Secondly - the passing notes between the chords usually belong to the upper
melodic line.   This is obvious in a number of places - notably in the two
variations at the end of line 2 where the  3-part chords are to be played
with the first and second fingers.   All the passing notes are split between
courses but belong to the melody.

There are lots of place in Foscarini - where passing notes on the 4th and
5th courses really belong to the upper melody - the Corrente detta la
Fauorita on p.60 for example.

In Corbetta 1648 - the second half of the Almanda on p.40 - the passing
notes between the chords belong to the melody.

(These are all pieces I play - and I have never heard them played by anyone else).

But it doesn't change anything, in these treble melodies the high octave
string can be singled out if you like (or you can play the course in such
a way that the high octave will dominate).
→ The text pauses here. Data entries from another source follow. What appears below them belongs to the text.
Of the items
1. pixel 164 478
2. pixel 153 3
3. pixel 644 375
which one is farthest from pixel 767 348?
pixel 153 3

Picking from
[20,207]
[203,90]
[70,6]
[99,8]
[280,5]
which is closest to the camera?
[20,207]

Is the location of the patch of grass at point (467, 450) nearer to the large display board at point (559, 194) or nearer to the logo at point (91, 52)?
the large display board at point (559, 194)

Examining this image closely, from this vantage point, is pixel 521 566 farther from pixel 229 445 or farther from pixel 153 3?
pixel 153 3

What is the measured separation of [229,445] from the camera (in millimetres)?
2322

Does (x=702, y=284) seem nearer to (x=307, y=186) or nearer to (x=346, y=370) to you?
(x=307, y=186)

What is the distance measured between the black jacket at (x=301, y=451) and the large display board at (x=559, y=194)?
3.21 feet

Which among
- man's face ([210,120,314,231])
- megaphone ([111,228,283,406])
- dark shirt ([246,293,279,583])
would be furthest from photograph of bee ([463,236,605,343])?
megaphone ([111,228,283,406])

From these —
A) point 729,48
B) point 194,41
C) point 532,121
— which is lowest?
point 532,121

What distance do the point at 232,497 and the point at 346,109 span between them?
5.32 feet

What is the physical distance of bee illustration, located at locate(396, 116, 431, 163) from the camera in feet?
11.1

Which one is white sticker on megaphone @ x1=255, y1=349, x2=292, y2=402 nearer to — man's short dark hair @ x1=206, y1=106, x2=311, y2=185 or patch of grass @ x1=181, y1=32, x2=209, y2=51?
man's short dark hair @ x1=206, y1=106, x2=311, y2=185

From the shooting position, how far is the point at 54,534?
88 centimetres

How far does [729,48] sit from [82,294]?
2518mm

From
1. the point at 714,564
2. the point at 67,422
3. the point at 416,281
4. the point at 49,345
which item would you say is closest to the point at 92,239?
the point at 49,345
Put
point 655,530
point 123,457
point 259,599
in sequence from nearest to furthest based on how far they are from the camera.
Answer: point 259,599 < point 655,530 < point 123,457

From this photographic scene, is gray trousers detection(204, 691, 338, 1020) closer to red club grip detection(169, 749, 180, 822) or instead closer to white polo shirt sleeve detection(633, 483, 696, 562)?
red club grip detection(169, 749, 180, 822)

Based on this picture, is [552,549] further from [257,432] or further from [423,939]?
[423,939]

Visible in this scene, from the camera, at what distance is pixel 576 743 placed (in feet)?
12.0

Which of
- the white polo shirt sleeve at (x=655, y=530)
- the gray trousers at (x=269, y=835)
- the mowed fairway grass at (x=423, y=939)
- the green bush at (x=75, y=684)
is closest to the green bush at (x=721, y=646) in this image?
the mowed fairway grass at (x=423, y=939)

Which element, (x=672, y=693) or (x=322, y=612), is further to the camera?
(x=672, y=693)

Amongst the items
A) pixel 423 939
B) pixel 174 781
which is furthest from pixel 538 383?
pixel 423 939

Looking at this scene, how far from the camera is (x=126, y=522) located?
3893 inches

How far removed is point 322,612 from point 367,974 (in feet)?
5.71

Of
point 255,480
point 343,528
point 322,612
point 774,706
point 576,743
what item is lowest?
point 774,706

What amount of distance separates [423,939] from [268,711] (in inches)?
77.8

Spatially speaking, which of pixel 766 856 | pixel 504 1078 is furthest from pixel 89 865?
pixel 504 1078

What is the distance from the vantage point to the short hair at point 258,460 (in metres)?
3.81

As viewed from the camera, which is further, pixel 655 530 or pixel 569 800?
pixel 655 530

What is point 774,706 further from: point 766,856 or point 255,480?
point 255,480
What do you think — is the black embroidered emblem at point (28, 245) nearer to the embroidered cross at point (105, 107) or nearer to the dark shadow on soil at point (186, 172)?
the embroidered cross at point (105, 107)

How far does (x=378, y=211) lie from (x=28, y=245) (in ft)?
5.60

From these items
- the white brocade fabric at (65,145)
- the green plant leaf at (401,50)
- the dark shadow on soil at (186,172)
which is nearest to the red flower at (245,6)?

The point is that we can
choose. The 4th and 5th courses can be used as either a bass or a treble.
I thought that this was commonly understood.

It may be commonly understood by you and some other  players today but that
doesn't prove that that is how composers in the 17th century intended the
music to be played.  You are arguing that because it is possible (although
in practice it doesn't seem to me to work very effectively) this proves that
the music is not intended to be played with a re-entrant tuning.

In his tutor of course James Tyler has not only suggested this but has put a
cross under the notes where he thinks the bourdon should be included -
rather than omitted - which seems to me to be taking it to absurd lengths. But I know of no evidence at all that that is what players did in the 17th century.

There may be odd places - for example in
the E minor  gigue on p. 7 of book 2 where there is an imitative entry in
bar 6 on the first stave which appears to be in the bass because it is on
the 4th and 5th courses.  Because of the octave doubling - which even you
with whatever strings and technique you are using can't eliminate -
sounds to me in the treble with inappropriate doubling in the octave
below.

So you have misunderstood. With or without doubling in the high octave,
the entry is in the bass. (I guess you are only thinking of the first two
notes?)

I actually made a staff notation transcription of the opening bars of this piece some time ago including the octave doubling - and no, I haven't misunderstood. The first four notes sound in the upper register (they do when you play it anyway). Then the intervals of the theme are inverted so that the theme is split into two with a little question and answer which creates some variety instead of having it exactly the same. It doesn't have to belong to the bass at all.

Last week I was at a rehearsal with a marimba player. I complained about
the overtones in the bass register, an E producing a very loud b (the 3rd
harmonic) in a diminished chord E -g - b-flat. He told me that you have
that all the time, cannot be avoided but he still loved the instrument.

That is a two way argument. You think that octave doubling is something we have to put up with. I think that there is less to put up with with a re-entrant or partially re-entrant tuning and the part writing is often clearer.

Why I was asking these questions about bridges and such was because I
think we tend to approach the problem the wrong way round.   The music is
the way it is because that is how the instrument was, and the instrument
was like that for practical reasons.

What practical reasons?

It seems that we don't actually know very much about how guitars were constructed and the instruments we play today and the strings we use may not resemble very closely those which Bartolotti, Foscarini and Corbetta played. I believe your guitar is modeled on the Stradivarius in the Ashmolean made in 1688 but presumably scaled down since the present string length is 74cms?
From what you have said I assume you also have a slotted bridge. And as
far as I can remember you are using nylgut for at least some of the strings.

Stadivarius instruments are apparently regarded as untypical. Bartolotti wouldn't have played one (he was dead by 1688) and may not have had a slotted bridge so wouldn't have been able to make the adjustments you say you make. And he would have been using plain gut strings not nylgut. There is more to historical informed performance than analysing the music in a quasi academic fashion.

Nobody seems to be particularly interested in this aspect of things but I think we should be asking more questions about how things worked in practice - something which you seem to be reluctant even to consider.